Rooted in a kind of classic indie rock songwriting — the kind often thought of as too conventional by many of today's indie groups — Shiffman and company deliver riffs, hooks and a sound that is both modern in its lyrical sensibilities and straight out of 1995 in its lo-fi guitar driven vibe.

Critics will call them derivative, but really they're making a certain sound new again. And the indie genre could use a new Pavement.

The opener on "NemegtUul," "All Part of His Plan" is a bizarre sort of love song. While the singer warns a girl about a manipulative suitor, the lyrics betray a concern that just barely breaches affection. Lyrical ambiguity notwithstanding, the chorus' guitar riff will stay in your head for days. And the guitar solo rocks pretty hard.
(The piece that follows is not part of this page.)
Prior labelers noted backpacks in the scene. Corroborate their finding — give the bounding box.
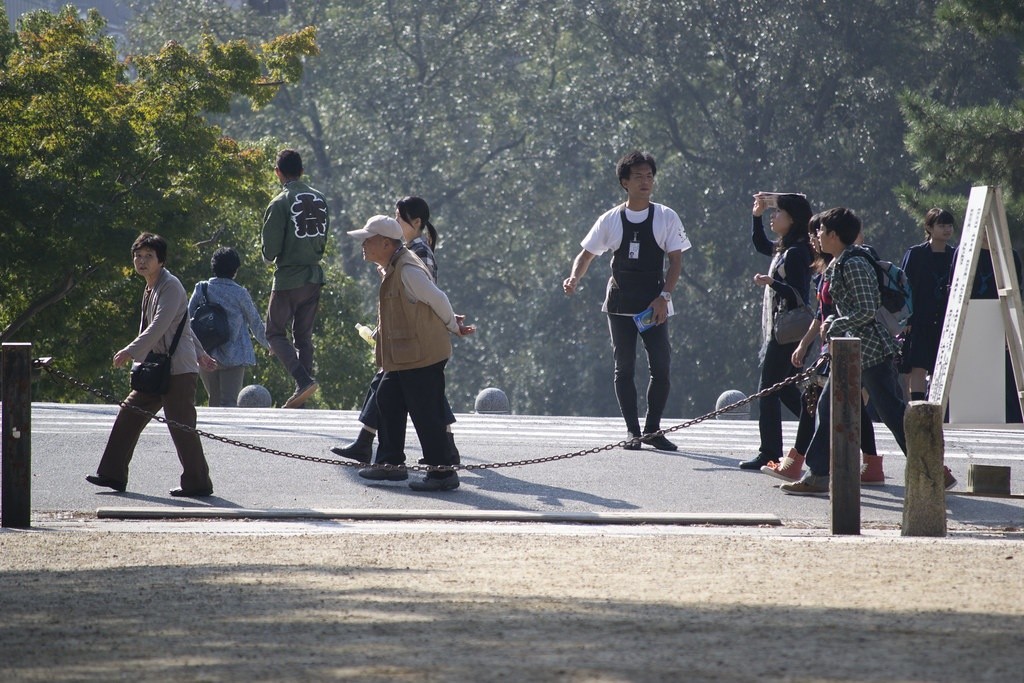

"Never Know What to Say" is a classic three-chord piece of rock and roll. Once you grant Shiffman the conceit he'll sing an entire three-minute song about not knowing what to say, the track is pop perfection, with driving verses and a catchy sing-along chorus that all us who've been at a loss for words can get behind.

Closing out the EP is "It's OK," perhaps the strongest song here. The go-with-the-flow lyrics are the perfect accompaniment to Land of No's classic rock riffing.

It opens like some sort of Strokes B-Side and is sung like a Grandaddy track, highlighting the interaction of the group with their classic indie influences, and that it turns out so well is testament to the group's musical chops and Shiffman's on the mark writing.

With just three songs, the EP runs on the short side but none of the tracks is wasted and it definitely leaves you wanting more.

So in a way the gimmick works. "NemegtUul" plays surprisingly well and is testament to why it's a good idea to give some gimmicks a chance.